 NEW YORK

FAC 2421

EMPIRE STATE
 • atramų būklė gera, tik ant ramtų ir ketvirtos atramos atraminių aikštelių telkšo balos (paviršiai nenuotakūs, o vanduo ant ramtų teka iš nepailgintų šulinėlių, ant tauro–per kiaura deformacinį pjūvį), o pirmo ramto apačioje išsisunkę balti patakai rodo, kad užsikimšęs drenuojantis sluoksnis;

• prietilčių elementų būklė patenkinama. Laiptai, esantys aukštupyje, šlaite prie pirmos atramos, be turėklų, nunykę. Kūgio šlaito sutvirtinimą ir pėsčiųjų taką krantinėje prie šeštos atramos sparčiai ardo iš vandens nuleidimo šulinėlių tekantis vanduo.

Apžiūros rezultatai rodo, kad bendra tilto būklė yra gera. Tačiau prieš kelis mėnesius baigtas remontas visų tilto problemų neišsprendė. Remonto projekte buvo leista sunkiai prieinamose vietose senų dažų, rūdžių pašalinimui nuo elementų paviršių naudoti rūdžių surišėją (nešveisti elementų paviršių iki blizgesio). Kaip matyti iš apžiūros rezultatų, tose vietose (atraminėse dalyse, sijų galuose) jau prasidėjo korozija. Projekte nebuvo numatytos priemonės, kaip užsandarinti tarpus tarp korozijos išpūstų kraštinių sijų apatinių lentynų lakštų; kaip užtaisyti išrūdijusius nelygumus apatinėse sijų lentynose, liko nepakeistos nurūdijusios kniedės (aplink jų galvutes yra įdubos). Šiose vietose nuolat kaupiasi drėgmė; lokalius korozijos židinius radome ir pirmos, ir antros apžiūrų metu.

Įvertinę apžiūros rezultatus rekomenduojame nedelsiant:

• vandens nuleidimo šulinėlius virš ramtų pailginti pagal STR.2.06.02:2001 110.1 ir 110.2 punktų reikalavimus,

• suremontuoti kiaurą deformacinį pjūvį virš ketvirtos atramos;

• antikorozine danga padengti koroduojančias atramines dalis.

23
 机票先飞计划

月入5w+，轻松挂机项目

--- PROBLEM TO SOLVE ---
Transcribe the records above from the line holding "EMPIRE STATE" down to the line holding "šulinėlių tekantis vanduo.", inclusive, without adding anything.

--- SOLUTION TO THIS TASK ---
EMPIRE STATE
 • atramų būklė gera, tik ant ramtų ir ketvirtos atramos atraminių aikštelių telkšo balos (paviršiai nenuotakūs, o vanduo ant ramtų teka iš nepailgintų šulinėlių, ant tauro–per kiaura deformacinį pjūvį), o pirmo ramto apačioje išsisunkę balti patakai rodo, kad užsikimšęs drenuojantis sluoksnis;

• prietilčių elementų būklė patenkinama. Laiptai, esantys aukštupyje, šlaite prie pirmos atramos, be turėklų, nunykę. Kūgio šlaito sutvirtinimą ir pėsčiųjų taką krantinėje prie šeštos atramos sparčiai ardo iš vandens nuleidimo šulinėlių tekantis vanduo.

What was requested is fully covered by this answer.